Una protesta ampia e pacifica, allegra e ironica il cui slogan comune è “#rezist”, resisto.
«Mai viste prima manifestazioni simili in Romania – racconta Dan Octavia Cepraga, professore di lingua e letteratura romena all’università di Padova, che nei giorni scorsi era nel centro gremito di Cluj-Napoca, capitale della Transylvania. In tutte le città e per tanti giorni la gente è scesa in piazza a reclamare il cambiamento».

Da dove nasce questa protesta così ampia?
«Da anni la società civile rumena sta protestando contro la corruzione e il modo in cui viene usato il denaro pubblico e da un paio d’anni si è messa in moto un’escalation che dimostra la maturità di un popolo sempre più determinato a riappropriarsi dello spazio pubblico. Sono soprattutto giovani e rappresentanti della classe media a chiedere più trasparenza e il ricambio di un ceto politico ancora molto legato al passato. La scintilla è scoccata sul decreto legge d’urgenza riguardante reati che coinvolgono esponenti di primo piano del Pds, il partito di governo, la cui posizione sarebbe stata molto alleggerita. Le manifestazioni però hanno una prospettiva più larga e chiedono più trasparenza e meno corruzione».

Da chi è guidata la protesta?
«In realtà non c’è un colore politico che prevale, ma è la società civile che ha deciso di far sentire la sua voce. La piazza si riconosce nel presidente, che è sì espressione del partito liberale, quello che ha perso le elezioni, ma si muove come garante delle istituzioni e ha sostenuto la protesta. In molti avevano espresso delusione per l’elezione di Klaus Iohannis, ma ora sono contenti del presidente. Molti degli uomini attualmente al governo sono la continuazione del vecchio regime e il problema è che i socialdemocratici soffrono di malagestione e corruzione. Da qui una disaffezione dei rumeni verso la partecipazione politica: non a caso alle ultime elezioni l’11 dicembre scorso solo il 39 per cento degli elettori si è recato alle urne e ora su molti cartelli della piazza si legge “mi scuso di non aver votato” e si chiedono nuove elezioni».

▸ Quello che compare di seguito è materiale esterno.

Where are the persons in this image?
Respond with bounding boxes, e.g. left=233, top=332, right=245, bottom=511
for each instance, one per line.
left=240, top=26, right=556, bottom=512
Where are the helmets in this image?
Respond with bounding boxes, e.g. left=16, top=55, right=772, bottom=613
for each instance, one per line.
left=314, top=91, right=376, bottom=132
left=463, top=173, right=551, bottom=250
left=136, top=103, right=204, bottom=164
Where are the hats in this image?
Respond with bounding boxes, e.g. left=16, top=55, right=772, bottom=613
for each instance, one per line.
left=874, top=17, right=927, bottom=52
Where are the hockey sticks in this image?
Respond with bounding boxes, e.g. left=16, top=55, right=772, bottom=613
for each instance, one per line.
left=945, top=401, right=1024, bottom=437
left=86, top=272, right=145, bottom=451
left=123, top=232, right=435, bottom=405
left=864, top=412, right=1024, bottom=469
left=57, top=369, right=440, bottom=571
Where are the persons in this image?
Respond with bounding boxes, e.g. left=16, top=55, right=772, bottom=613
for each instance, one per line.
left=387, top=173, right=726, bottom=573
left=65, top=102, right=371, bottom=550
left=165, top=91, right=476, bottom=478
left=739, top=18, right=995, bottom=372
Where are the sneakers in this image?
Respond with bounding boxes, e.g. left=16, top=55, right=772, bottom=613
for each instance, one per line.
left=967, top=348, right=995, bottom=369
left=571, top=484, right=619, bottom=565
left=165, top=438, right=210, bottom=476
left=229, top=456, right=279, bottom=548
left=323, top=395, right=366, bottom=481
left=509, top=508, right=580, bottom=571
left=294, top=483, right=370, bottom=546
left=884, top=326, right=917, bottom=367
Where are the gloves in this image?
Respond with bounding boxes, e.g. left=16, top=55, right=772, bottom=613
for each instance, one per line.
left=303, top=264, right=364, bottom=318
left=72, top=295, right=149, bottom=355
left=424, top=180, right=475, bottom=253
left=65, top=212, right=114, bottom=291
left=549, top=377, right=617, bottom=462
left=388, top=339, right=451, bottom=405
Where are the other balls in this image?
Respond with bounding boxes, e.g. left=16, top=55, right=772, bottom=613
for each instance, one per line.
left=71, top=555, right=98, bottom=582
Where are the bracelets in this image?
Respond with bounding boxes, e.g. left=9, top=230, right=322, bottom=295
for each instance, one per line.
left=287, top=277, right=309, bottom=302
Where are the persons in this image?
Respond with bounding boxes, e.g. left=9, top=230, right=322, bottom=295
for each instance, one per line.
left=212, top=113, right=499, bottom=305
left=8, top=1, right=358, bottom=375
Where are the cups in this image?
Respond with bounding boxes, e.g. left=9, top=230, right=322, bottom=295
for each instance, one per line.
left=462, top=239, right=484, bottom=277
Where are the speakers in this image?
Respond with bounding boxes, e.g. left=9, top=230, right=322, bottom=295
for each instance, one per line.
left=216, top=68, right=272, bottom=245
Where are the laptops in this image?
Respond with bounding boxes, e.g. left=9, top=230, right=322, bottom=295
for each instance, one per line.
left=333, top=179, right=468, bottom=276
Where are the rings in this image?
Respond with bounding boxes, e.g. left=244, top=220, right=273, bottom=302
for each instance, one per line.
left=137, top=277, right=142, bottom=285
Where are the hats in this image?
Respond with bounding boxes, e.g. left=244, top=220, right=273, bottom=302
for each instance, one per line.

Qual è il clima delle manifestazioni?
«Sono manifestazioni assolutamente pacifiche, che dimostrano come in Romania la democrazia abbia basi solide e radicate. Il clima politico è molto diverso da quello degli altri paesi dell’ex blocco sovietico, si pensi all’Ungheria dove il potere è gestito da un sistema autoritario. Siamo di fronte a una protesta antigovernativa perché esiste una Direzione nazionale anticorruzione, un organismo indipendente dello stato che ha scoperto casi di corruzione e questo ha rincuorato i rumeni. Ma la protesta continua».

Quale sarà il risultato?
«Oggi una parte della piazza richiede nuove elezioni e alcune delle procedure necessarie per indirle dipendono dal presidente. Vedremo cosa accadrà. È certo che in una Romania ancora profondamente rurale, nelle piazze delle grandi città ci sono soprattutto i giovani, una generazione che guarda all'Occidente e non ha certo velleità nazionaliste. Grazie al ruolo di garante del presidente della repubblica, non sono a rischio né la tenuta democratica né la presenza all'interno dell’Unione Europea. Certo, la situazione economica è dura anche in Romania e la diffidenza verso l'Europa è forte negli anziani, nei pensionati che faticano, ma i giovani hanno scelto la democrazia occidentale e questo fa ben sperare. Credo anzi che il risultato della protesta sarà proprio un rafforzamento delle istituzioni democratiche».